**Assignment**
Copy exactly the stretch of data below from the line with "[researcher-annotated camera trap]" through the line with "A: Bos taurus (domestic cow).", including both of those lines.

**Dataset excerpts**

****

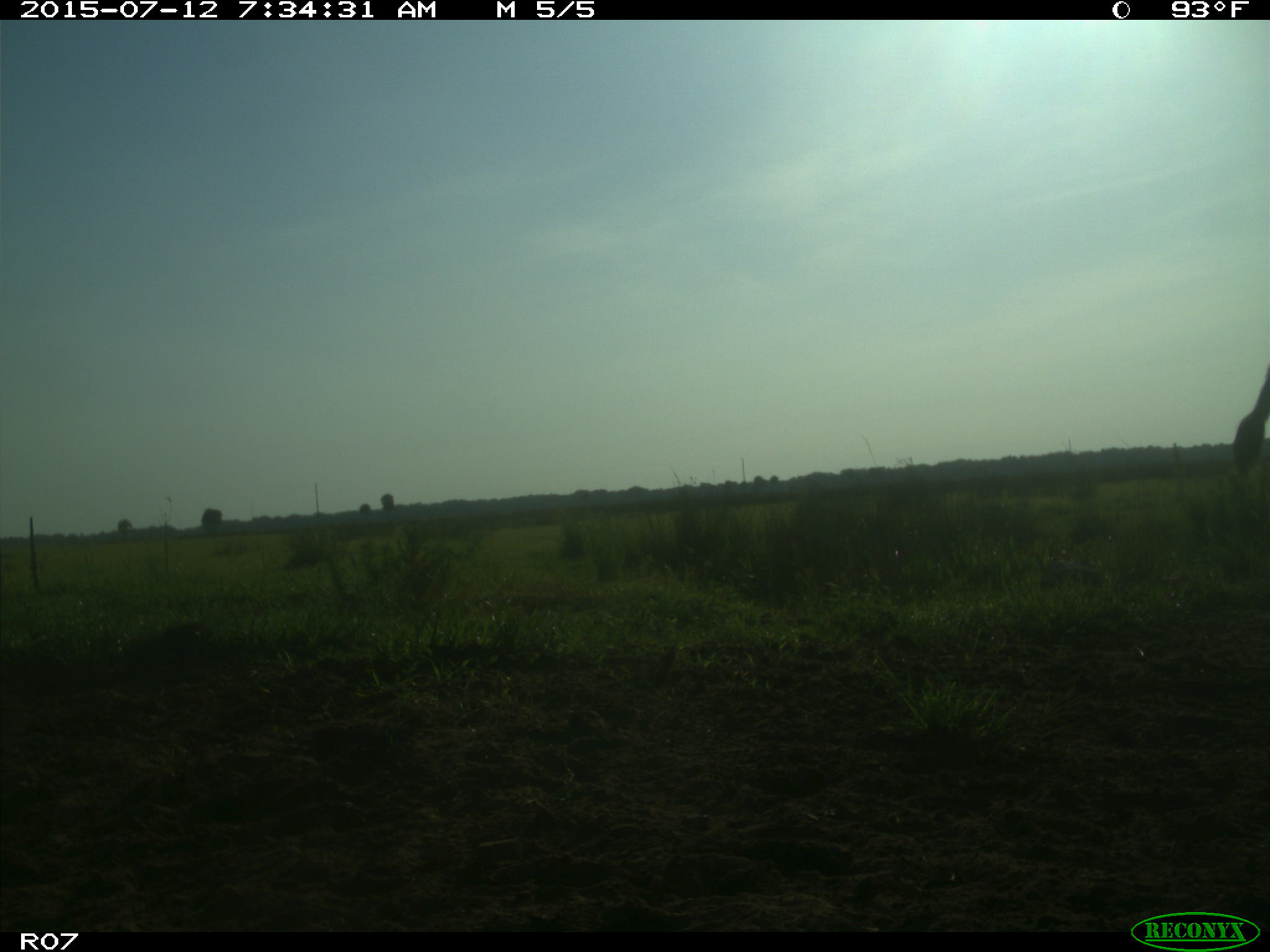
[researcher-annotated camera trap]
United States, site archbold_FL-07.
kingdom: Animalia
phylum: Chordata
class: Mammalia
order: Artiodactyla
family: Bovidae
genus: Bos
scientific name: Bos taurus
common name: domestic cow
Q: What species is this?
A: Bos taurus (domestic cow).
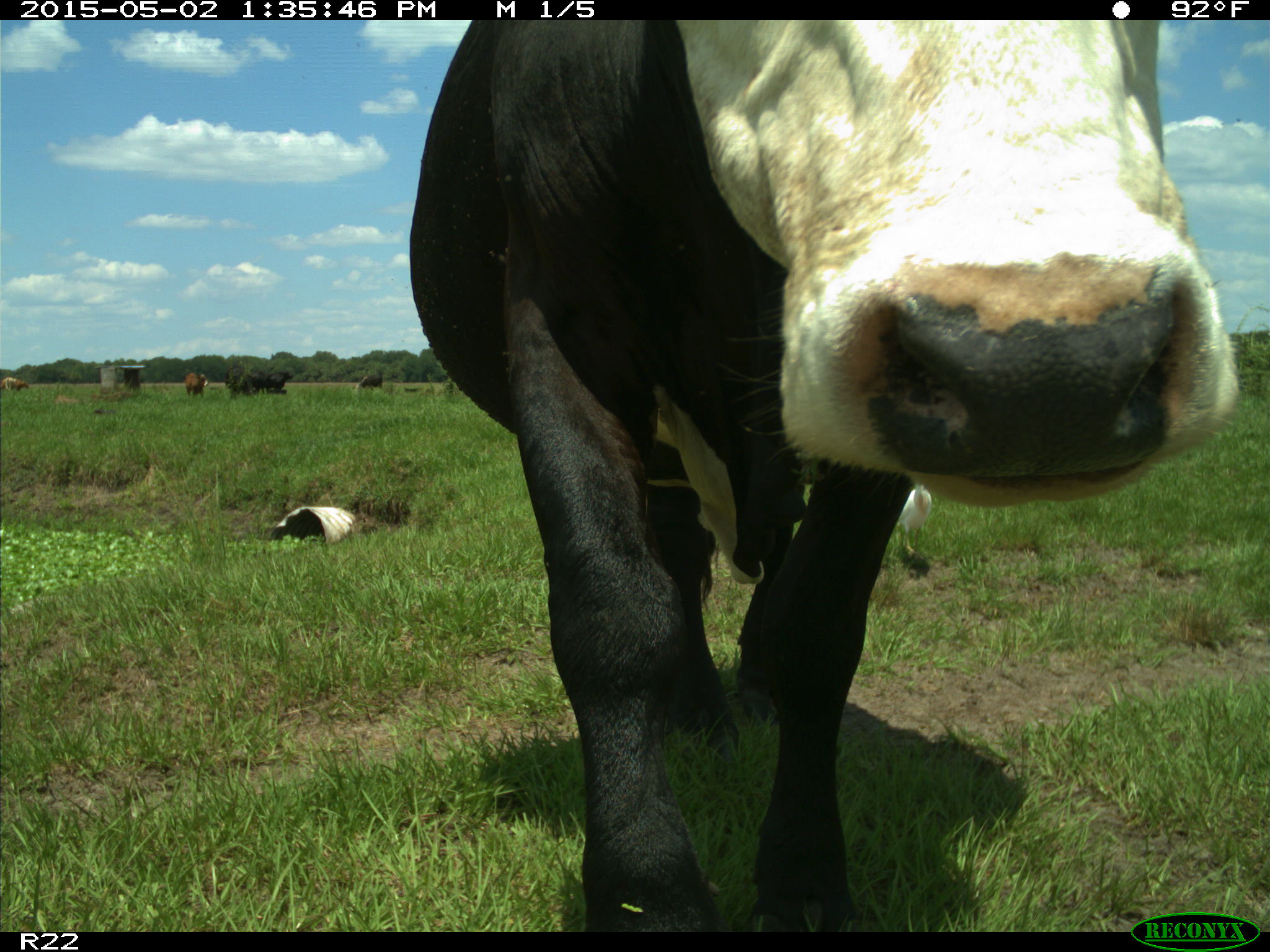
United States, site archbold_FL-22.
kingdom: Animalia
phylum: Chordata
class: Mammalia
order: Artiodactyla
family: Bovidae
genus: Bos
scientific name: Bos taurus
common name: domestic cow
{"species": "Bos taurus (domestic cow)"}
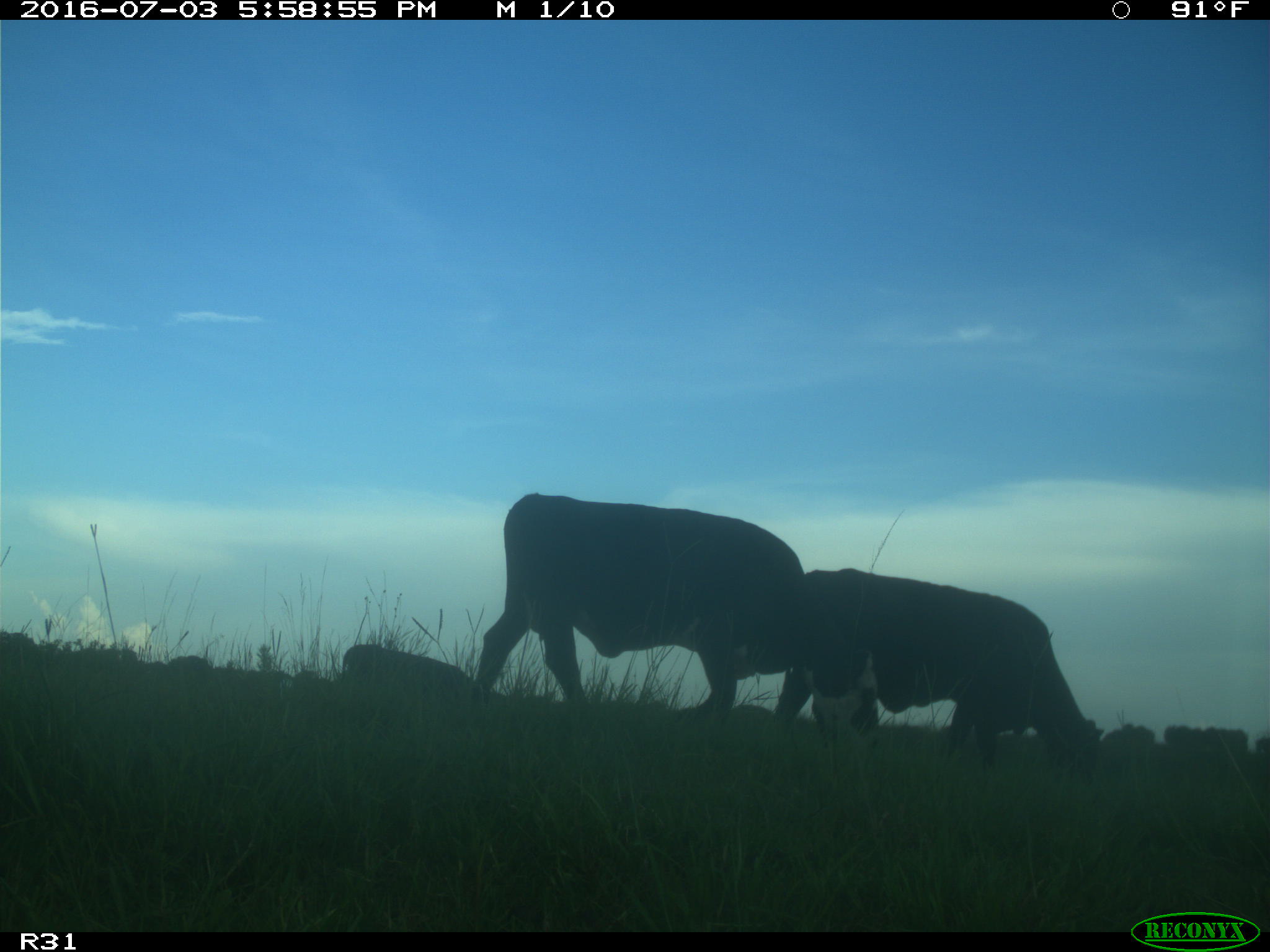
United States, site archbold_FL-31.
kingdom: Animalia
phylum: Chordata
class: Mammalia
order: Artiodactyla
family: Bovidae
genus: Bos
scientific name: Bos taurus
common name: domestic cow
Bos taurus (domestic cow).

****

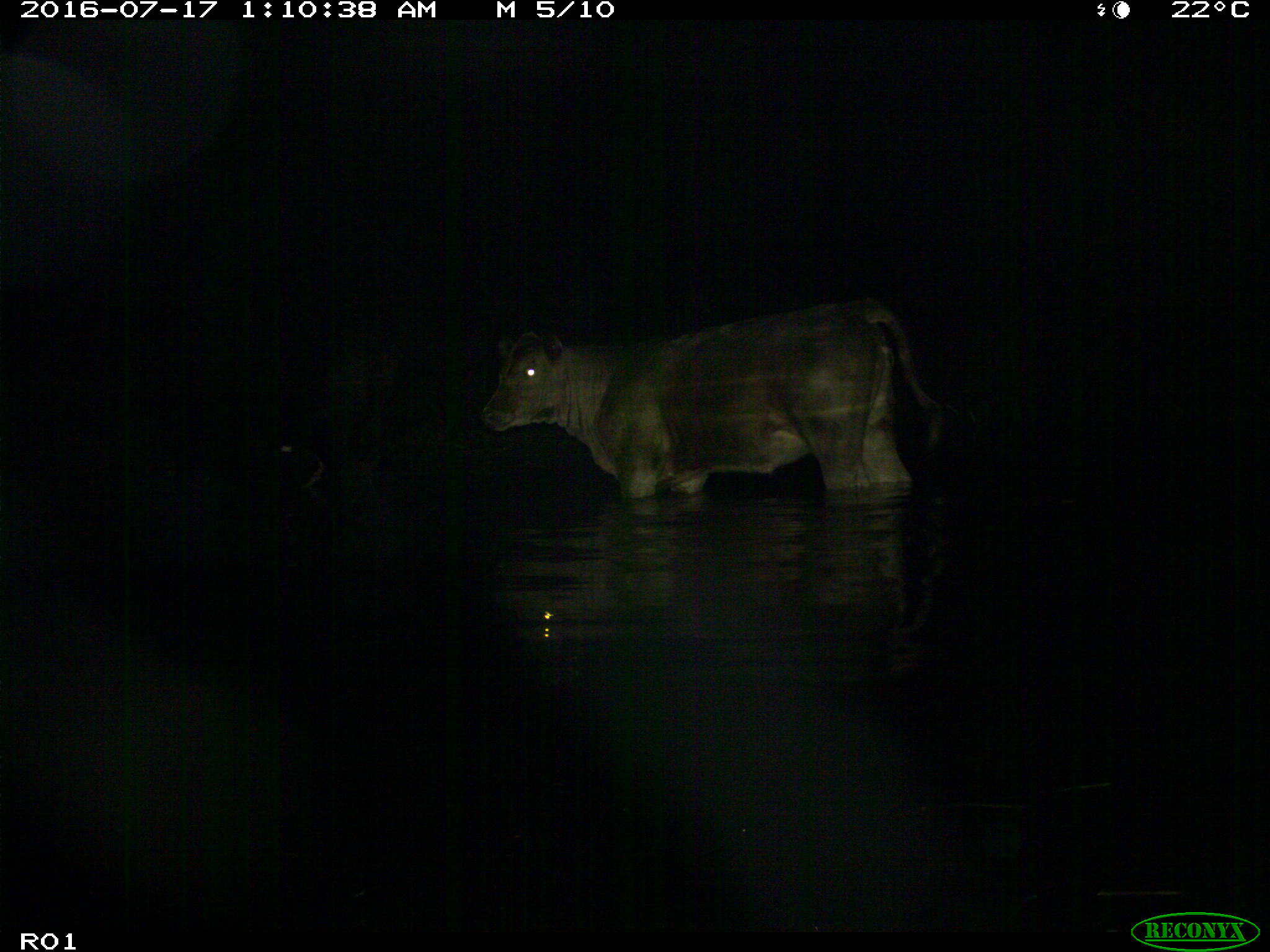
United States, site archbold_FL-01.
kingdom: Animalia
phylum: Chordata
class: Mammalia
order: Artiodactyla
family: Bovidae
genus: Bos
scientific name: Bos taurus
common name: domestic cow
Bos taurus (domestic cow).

****

**Result of this exercise**
[researcher-annotated camera trap]
United States, site archbold_FL-07.
kingdom: Animalia
phylum: Chordata
class: Mammalia
order: Artiodactyla
family: Bovidae
genus: Bos
scientific name: Bos taurus
common name: domestic cow
Q: What species is this?
A: Bos taurus (domestic cow).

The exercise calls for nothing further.